◆ **Input material**:

>> begin

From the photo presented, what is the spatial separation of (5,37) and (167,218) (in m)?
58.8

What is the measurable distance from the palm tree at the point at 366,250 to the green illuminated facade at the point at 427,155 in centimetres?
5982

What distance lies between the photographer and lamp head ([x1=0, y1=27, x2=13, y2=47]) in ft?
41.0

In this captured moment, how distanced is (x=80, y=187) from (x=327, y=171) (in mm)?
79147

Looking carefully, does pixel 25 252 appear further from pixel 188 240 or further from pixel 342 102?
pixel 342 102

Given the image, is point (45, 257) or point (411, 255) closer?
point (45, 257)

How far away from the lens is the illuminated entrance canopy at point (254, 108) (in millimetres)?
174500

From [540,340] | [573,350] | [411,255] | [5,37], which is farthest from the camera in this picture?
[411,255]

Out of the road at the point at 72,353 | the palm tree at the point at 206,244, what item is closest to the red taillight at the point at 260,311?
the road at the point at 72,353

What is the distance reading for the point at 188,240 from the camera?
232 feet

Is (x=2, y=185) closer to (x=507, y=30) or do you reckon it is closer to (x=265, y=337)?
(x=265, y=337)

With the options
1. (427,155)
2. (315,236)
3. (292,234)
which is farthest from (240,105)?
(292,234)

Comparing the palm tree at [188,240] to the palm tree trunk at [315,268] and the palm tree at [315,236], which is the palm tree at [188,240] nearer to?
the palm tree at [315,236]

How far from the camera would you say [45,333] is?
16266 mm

>> end
>> begin

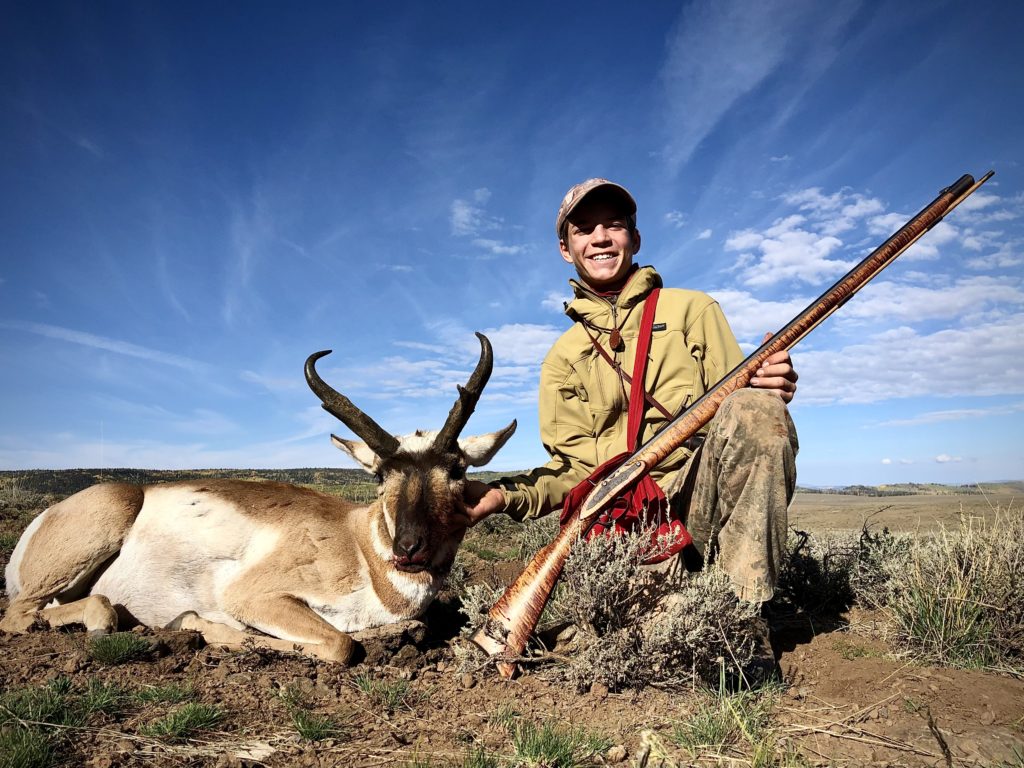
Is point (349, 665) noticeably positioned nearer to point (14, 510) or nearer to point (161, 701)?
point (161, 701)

>> end
>> begin

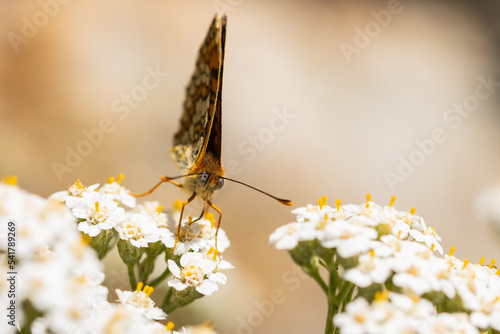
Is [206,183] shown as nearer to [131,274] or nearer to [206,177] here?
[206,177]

>> end

◆ **Required task**:
Please find each line in the data above that contains the word "road" and copy those lines.

◆ **Right answer**:
Out of the road at the point at 72,353 | the palm tree at the point at 206,244, what item is closest to the red taillight at the point at 260,311?
the road at the point at 72,353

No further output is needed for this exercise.